5/03/2010YMbK above: [Because apparently nothing is wrong ... to the extent one very wise group thinker suggested Garrett did a good job because there were less deaths than before ... say what? ] I didn't say nothing is wrong. Something goes wrong in every large program like this, in every field of policy. Should the minister in charge of social security resign because people rort the system? Should the minister responsible for civil aviation resign because a light plane crases? If someone is killed building a federally funded freeway should the minister for infrastructure resign? Does the minister for defence resign when a soldier is killed in Afghanistan? Sure there have been four deaths associated with the insulation scheme. Note I did not say [i]due to[/i] the insulation scheme, because we don't know the circumstances yet.

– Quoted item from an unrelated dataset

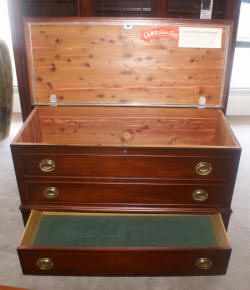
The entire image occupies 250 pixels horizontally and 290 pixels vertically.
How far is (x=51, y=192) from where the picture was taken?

I won't get into the phoney "every death is a tragedy" business. Frankly, less deaths than would be expected in a large project like this is to be congratulated, and then improved upon. The whole premiss of your argument is that perfection is and should have been achieved. This has never happened in history, we have only improved on the past... so why start being all faux-concerned and crocodile tears about it now, YMbK? [i]... please point out where in the past the Government has put legislation to the people for approval ... other than changes to the Consitution ... BB ...[/i] I never mentioned anything [i]other[/i] than changes to the Constitution. My whole post referred to s128, which is solely about referenda and the process surrounding them. [i]just because they get approval of a change to the constitution to control health ... does not mean legislation will pass through the parliament. [/i] Of course not! But if such a referendum is passed then it is likely on the back of a victory for Rudd in the simultaneously held general election, which would most likely result in a loss to the Coalition of Senate control, which in turn would mean any reasonable Health bill passes, presumably with the assistance of the Greens who would hold the balance of power. YMbK, now you really are raving. Take a look at your own post. It's all over the place, hardly a complete sentence, slightly unhinged. Get a grip man.

Ad astra reply

5/03/2010Lyn1 Your link to [i]The politics of contrition[/i] by Jennifer Wilson today on [i]On Line Opinion[/i] http://www.onlineopinion.com.au/view.asp?article=10139 makes fascinating reading. You will be interested to know that Bushfire Bill has written a related piece that follows on from the current post. It is titled [i]Is Rudd tying the bootstrappers’ shoelaces for them?[/i]. It will be posted tomorrow. I’m sure visitors to [i]TPS[/i] will watch for it and find it appealing weekend reading.

lyn1

5/03/2010Hi Ad Thankyou for letting us know about Bushfire Bill's post going up tomorrow, I can hardly wait. Ad I am pleased you enjoyed the Onlineopion article. Ad I have a free subsciption to some of the bloggers sites, whereby they send me an automated alert by email everytime a new post goes up. Is it possible to put this option on The political sword, I suppose it costs more money , or you need a different search engine, anyway I just thought I would ask you. I got very excited about Grog coming here yesterday, I enjoy his posts

Ad astra reply

6/03/2010Folks I've just posted a piece by Bushfire Bill [i]Is Rudd tying the bootstrappers’ shoelaces for them?{/i], which I'm sure you'll enjoy. I'm closing this post now to block of the silly spam.